What is Stable Diffusion?
Stable diffusion has made a revolutionary entry to world changing lots of state-of-the-art methods that was existing for such a long time. But what is stable diffusion? What are the main components of it? What is the architecture of it? There are so many questions! So let'stry to get a high-level understanding of what stable diffusionis.
First, let's take our usual mnist digit classifier for an example. As shown in the figure below, if we give it a handwritten image as the input, it will predict the value of that digit.
But, what if we input the same image but with some noise now as shown below? Most of the time the model will be able to predict it correctly right?
So, what does this mean? Basically, this means that our model is capable of differentiating the noise from the actual information.Isn't this amazing? But, is there any way we can use this to generate images? This is exactly what diffusion models do. They start with pure noise and then they goes through a denoising process to get to the new generated image. Let's see what modifications we have to do in order to get there.

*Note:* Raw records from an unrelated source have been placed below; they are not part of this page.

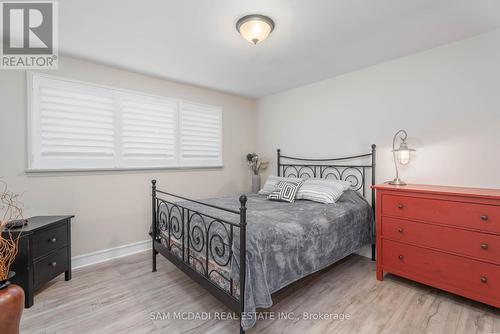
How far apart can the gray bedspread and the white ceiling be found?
1.71 meters

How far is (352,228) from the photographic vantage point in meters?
2.55

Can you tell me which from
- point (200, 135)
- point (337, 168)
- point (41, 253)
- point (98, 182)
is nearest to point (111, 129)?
point (98, 182)

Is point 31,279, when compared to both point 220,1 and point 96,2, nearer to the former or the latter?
point 96,2

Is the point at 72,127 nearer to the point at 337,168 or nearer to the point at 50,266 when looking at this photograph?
the point at 50,266

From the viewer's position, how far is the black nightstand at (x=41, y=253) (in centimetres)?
200

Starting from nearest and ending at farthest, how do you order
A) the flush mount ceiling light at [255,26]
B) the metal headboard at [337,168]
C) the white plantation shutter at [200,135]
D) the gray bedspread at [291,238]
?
the gray bedspread at [291,238] < the flush mount ceiling light at [255,26] < the metal headboard at [337,168] < the white plantation shutter at [200,135]

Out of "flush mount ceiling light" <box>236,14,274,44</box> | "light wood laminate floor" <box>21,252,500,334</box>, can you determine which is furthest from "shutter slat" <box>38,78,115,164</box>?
"flush mount ceiling light" <box>236,14,274,44</box>

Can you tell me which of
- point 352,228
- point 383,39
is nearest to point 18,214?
point 352,228

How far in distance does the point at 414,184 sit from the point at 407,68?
134 cm

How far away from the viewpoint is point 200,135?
151 inches

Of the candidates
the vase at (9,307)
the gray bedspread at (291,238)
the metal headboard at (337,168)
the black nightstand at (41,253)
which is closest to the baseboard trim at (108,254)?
the black nightstand at (41,253)

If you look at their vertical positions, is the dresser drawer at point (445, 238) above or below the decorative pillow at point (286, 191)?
below

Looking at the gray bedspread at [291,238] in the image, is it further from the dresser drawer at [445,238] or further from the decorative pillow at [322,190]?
the dresser drawer at [445,238]

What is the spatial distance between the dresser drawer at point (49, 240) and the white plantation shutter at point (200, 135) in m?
1.69
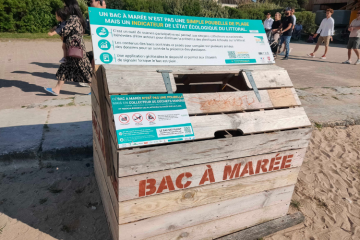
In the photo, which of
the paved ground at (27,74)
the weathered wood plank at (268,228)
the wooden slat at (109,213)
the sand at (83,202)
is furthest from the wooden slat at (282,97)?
the paved ground at (27,74)

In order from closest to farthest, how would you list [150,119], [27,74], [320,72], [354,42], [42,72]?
[150,119] < [27,74] < [42,72] < [320,72] < [354,42]

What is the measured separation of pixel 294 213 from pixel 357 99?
14.3 ft

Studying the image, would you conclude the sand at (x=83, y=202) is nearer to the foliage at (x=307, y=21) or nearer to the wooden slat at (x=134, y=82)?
the wooden slat at (x=134, y=82)

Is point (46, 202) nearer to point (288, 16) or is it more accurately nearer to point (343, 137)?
point (343, 137)

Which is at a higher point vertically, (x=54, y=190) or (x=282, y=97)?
(x=282, y=97)

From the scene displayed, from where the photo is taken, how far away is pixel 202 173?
186cm

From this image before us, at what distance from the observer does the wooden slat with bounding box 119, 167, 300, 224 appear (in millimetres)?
1748

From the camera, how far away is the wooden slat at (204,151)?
1.62 meters

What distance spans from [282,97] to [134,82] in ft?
3.99

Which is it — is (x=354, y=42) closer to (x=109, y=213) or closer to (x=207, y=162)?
(x=207, y=162)

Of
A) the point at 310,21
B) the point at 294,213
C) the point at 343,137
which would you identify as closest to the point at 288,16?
the point at 343,137

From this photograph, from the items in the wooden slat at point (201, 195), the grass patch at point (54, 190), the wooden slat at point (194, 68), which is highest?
the wooden slat at point (194, 68)

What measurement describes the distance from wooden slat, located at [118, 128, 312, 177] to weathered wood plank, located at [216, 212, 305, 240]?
74 cm

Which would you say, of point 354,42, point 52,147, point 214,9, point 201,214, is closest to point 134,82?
point 201,214
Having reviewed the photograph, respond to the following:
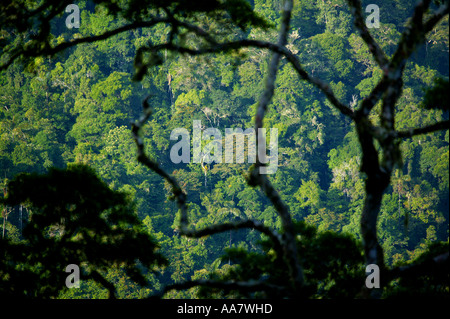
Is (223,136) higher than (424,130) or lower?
higher

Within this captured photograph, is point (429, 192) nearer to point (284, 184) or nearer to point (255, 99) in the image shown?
point (284, 184)

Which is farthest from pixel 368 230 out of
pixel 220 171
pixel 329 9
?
pixel 329 9

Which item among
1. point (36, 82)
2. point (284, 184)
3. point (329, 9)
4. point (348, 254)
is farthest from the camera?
point (329, 9)

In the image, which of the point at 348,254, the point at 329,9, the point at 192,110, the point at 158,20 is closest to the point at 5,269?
the point at 158,20

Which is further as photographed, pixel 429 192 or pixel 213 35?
pixel 429 192

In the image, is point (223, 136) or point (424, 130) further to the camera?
point (223, 136)

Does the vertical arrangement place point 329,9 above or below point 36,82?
above

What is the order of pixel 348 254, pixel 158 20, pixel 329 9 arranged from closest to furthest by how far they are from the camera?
1. pixel 158 20
2. pixel 348 254
3. pixel 329 9

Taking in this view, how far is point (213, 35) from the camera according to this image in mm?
6312

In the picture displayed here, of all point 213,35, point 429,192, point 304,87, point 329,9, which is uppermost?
point 329,9

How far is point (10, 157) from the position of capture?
33.6m

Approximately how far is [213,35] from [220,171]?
29.6 meters

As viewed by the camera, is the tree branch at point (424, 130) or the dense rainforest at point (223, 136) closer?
the tree branch at point (424, 130)

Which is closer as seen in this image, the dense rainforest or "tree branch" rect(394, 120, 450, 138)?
"tree branch" rect(394, 120, 450, 138)
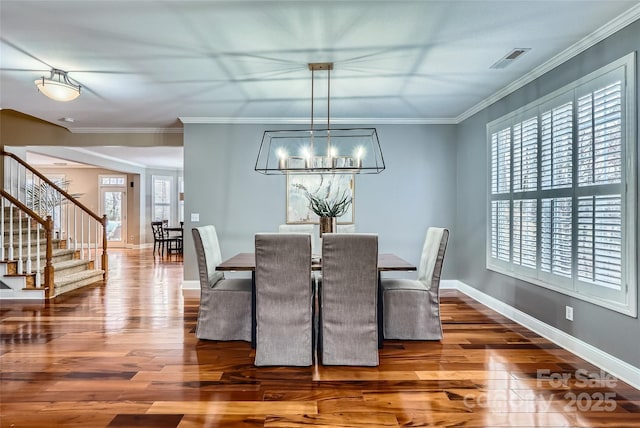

Firstly, in the above mentioned example, we have a multi-class classification case. So we will be using a backbone like ResNet as the model and change the head of the model accordingly. But, when it comes to the image generation, we want to get an image as the output. So what kind of a model should we use? Think of a similar kind of an application, where we input an image and get an image as the output. Did you guess it? Yes, we use a U-Net as our model.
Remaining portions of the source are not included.